### EXTRACTED TEXT:
□ □ □ □ □ □ □

This birthday reminder stayed with me as I looked at the news yesterday. Nikki Haley was on Meet the Press and continued her critiques of Donald Trump as she pursues her long-shot (and likely nonexistent) path to the Republican nomination. While much of what she said was on target, I was struck with this exchange:
KRISTEN WELKER:
So, I hear you saying you are in this regardless of the results in South Carolina through Super Tuesday, it sounds like. Here's how the Wall Street Journal editorial board is thinking about your campaign. They write, "If she can remain competitive, there's an argument for Ms. Haley to stay in the race through the July convention. Mr. Trump faces a treacherous legal road, and one of the cases against him could go to trial. If he's convicted of a felony, 42% of voters in New Hampshire and nearly a third of Iowa's GOP caucus-goers said Mr. Trump would be unfit for the presidency." Are you staying in this race in case Donald Trump is convicted of a crime, ambassador?
AMB. NIKKI HALEY:
I've never stayed in this race because of court cases. You know, really, I don't know what all the court cases are. I haven't paid attention to what he's won, what he's lost, what he's fighting for, any of that. What I know is, you know, the first one came down, and he spent a lot of time ranting about how he lost that court case. But the reality is every time he's talking about defending himself in court, he's not talking about getting our economy back on track. He's not talking about closing the border. He's not talking about how we're going to get our kids reading again and getting us focused again. He's not talking about law and order. That's the problem is – he's not talking about what the American people want. Kristen, look at what happened just in the 48 hours after the election. Here he went on a – he was totally unhinged, went on a rampage election night talking about revenge. Then, the next day, he goes and says, “Anybody who supports me is not going to be allowed to be part of MAGA.” Well, that means those people that voted for me in Iowa and New Hampshire and those people who donated to me, really, you're going to go and say they're not in your club? You're supposed to be president representing everyone. Then, he goes and pushes the Republican Party to make him the nominee? I mean, look, he's insecure. He's threatened. He sees what's happening, and he knows these court cases are going to take him further and further away from the campaign trail.

□ □ □ □ □ □ □

### EXERCISE INSTRUCTIONS:
In the Meet the Press excerpt, translate the sentence "I've never stayed in this race because of court cases." into Spanish.

### PROVIDED MATERIAL:
□ □ □ □ □ □ □

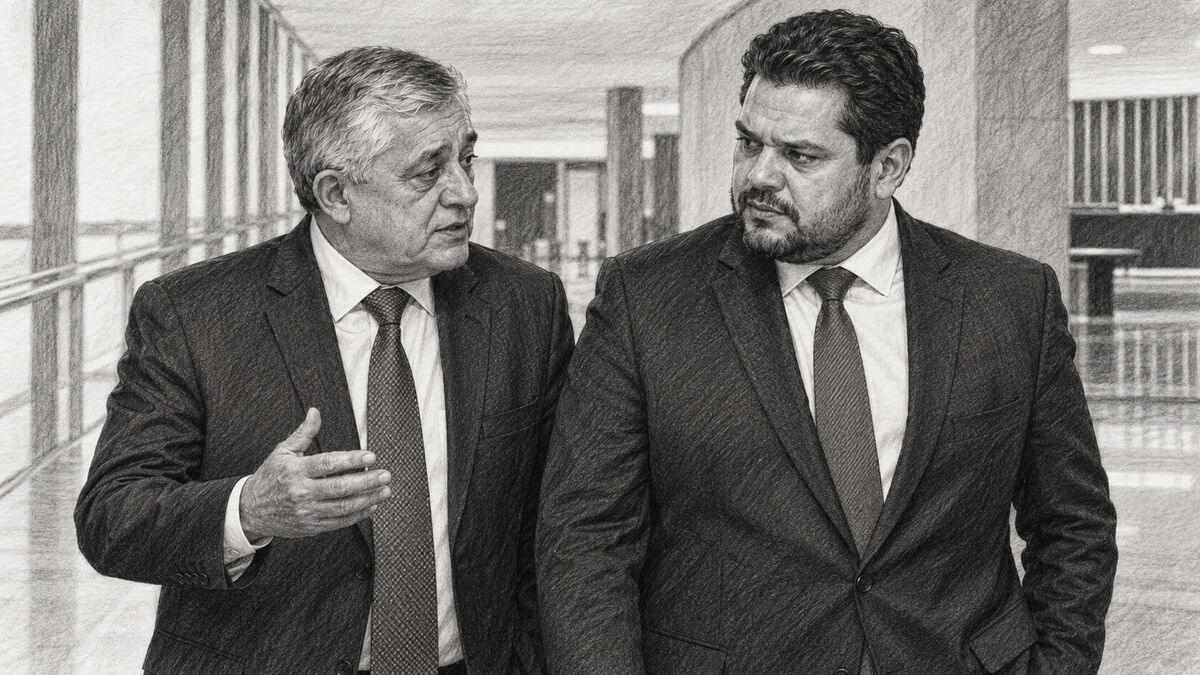 Governo tenta votar PEC da Segurança antes do segundo turno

□ □ □ □ □ □ □

### OUTPUT BELOW:
Nunca me he mantenido en esta contienda por los casos judiciales.